I highly recommend this $12 seal/gasket to be replaced. It is easy to do: Access is easy and tools are common.

When mine let go, I lost 4 liters of oil driving ~ 15 miles. This is not something you want to happen on a long trip.

As you can see in the video, the seal was hardened from years of use. It cracked where the bubbling is observed. On removal it was brittle and cracked easily in my hand.














Here is how I replaced it:

1. Jack front right corner , remove wheel and support with jack stands ( even though you can work from beside the hub, you don't want truck falling with your arms in around the control arm and sway bar).

2. Pull the plastic fastener (A) on the wheel well liner that just covers the oil pump (it connects the top part of the plastic liner to the bottom engine rail), Fold it out of the way.



3. Disconnect Valve Timing Oil Pressure Switch Connector (connector on green part #15).
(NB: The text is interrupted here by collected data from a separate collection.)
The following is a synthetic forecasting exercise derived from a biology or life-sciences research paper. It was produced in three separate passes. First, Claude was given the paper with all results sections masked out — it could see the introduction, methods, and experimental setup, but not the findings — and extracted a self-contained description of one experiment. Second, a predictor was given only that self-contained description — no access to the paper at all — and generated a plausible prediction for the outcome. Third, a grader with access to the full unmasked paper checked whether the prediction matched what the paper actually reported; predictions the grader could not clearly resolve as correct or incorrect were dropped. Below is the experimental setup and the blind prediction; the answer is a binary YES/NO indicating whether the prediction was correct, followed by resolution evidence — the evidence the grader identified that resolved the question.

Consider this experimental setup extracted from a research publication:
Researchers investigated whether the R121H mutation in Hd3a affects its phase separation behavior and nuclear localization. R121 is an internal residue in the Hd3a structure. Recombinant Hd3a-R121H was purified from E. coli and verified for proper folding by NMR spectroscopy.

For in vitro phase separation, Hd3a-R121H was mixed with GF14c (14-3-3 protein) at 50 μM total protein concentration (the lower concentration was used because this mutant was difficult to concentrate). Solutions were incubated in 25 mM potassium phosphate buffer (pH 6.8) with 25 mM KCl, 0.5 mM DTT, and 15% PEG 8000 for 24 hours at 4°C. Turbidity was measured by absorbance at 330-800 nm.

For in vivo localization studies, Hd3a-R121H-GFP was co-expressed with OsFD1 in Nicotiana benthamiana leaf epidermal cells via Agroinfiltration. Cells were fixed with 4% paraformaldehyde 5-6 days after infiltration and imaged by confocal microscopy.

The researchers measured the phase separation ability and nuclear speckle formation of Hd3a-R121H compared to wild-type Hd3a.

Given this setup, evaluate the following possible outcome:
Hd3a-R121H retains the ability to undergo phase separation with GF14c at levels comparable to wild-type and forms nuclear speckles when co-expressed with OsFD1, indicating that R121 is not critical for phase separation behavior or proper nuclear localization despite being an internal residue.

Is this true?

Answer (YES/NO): NO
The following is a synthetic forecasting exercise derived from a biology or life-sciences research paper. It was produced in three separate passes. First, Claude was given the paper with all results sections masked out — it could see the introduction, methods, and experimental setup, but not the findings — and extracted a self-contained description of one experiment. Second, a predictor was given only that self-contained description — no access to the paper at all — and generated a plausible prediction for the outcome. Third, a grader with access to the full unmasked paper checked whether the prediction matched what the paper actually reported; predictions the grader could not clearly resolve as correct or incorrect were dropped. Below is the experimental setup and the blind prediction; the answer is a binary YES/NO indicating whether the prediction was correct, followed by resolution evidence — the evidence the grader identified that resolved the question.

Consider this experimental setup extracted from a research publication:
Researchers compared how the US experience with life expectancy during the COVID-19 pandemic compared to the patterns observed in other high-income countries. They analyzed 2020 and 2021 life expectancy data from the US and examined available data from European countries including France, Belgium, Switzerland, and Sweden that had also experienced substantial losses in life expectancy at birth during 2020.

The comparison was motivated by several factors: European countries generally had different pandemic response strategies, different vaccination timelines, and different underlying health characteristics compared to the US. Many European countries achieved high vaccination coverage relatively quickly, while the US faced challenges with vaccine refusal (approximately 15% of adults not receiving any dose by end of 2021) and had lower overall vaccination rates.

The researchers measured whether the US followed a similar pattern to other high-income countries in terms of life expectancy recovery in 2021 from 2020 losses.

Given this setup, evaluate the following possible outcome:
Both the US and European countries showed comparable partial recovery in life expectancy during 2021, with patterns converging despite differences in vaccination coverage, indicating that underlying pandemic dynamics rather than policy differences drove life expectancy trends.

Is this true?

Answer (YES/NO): NO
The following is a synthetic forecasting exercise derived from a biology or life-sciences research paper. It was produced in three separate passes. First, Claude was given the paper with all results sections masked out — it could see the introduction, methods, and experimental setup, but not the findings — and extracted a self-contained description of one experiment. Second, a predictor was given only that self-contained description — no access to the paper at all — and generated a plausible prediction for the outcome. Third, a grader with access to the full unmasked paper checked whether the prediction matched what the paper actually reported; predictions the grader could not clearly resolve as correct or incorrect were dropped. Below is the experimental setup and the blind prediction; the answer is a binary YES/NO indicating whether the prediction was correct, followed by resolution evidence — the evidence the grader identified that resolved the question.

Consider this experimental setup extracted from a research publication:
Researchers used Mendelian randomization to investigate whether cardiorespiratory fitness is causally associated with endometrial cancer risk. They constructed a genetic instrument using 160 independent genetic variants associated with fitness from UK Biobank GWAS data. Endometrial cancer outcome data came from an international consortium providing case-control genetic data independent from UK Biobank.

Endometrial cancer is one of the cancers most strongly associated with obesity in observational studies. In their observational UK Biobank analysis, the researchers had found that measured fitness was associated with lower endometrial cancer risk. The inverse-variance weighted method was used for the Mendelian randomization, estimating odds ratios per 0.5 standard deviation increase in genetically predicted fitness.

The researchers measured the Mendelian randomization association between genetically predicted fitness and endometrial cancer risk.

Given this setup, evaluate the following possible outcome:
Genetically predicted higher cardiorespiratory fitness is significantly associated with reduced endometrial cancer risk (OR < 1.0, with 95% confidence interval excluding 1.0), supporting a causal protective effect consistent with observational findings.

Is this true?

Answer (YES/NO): NO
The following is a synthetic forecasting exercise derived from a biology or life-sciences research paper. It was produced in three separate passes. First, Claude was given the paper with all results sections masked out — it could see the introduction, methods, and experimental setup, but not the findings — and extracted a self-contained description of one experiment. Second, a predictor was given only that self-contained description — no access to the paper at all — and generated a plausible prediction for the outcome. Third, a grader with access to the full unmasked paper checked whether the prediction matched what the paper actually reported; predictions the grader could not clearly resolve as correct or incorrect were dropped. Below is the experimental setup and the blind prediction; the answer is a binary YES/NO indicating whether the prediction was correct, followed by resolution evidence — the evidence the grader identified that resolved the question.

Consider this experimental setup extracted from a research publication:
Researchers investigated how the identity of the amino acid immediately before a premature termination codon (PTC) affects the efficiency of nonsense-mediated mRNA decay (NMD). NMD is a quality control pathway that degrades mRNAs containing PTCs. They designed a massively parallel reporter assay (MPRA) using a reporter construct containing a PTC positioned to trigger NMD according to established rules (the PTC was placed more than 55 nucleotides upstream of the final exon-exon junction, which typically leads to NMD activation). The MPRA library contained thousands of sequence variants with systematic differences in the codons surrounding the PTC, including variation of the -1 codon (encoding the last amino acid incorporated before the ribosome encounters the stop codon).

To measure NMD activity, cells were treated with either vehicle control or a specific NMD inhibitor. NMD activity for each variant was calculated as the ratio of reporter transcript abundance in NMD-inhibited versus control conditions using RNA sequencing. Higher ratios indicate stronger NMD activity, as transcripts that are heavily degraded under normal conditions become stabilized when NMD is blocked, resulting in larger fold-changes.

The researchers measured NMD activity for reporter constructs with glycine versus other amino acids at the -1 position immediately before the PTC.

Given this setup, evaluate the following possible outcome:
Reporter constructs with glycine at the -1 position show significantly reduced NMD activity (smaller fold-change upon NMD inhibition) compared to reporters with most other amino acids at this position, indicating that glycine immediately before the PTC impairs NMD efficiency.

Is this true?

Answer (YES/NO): NO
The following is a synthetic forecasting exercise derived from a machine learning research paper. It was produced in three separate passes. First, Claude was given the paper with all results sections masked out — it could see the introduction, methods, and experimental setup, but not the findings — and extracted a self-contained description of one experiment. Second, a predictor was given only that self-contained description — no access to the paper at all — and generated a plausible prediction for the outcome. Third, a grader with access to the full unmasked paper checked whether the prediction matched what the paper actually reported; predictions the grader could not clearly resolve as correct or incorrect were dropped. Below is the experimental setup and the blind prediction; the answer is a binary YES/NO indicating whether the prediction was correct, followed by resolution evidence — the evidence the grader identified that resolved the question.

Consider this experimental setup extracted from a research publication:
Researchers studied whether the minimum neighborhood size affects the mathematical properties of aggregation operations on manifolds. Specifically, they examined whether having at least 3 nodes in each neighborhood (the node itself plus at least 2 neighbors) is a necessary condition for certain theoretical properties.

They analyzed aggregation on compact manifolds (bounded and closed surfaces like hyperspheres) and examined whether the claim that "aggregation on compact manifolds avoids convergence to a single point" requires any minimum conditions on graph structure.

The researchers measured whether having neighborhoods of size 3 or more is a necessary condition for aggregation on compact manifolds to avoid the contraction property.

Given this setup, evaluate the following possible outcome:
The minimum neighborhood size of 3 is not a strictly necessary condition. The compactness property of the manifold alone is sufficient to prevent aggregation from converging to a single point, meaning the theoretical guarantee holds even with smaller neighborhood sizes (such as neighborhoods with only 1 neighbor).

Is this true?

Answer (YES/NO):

4. Clean any dirt , sand, etc from the Spool Valve Assembly (part #10).

5. Disconnect VTEC Solenoid connector (tail on part #12) Note, this connector is an odd ball (see grey connector in middle photo below), you need to squeeze the tab on the top black harness connector to release it then squeeze the tab on the bottom grey tail to disconnect it from the metal stay.

6. Use a 12mm socket on an extension to remove the 3 bolts holding the Spool Valve Assembly to the Oil pump. ( place a pan on floor to catch dripping oil).

7. Remove Spool Valve Assembly, drain oil, clean debris. (no need to remove oil filter).

8. Install new seal/gasket and reinstall Spool Valve Assembly. Take care not to bump gasket when installing. Use tightening of bolts to draw assembly towards oil pump. Finger tighten evenly then torque to 16ft-lbs.

9. Attach electrical connectors.

10. Start engine and look for leaks.

11. Install wheel liner rivet then wheel.

12. Enjoy long drives!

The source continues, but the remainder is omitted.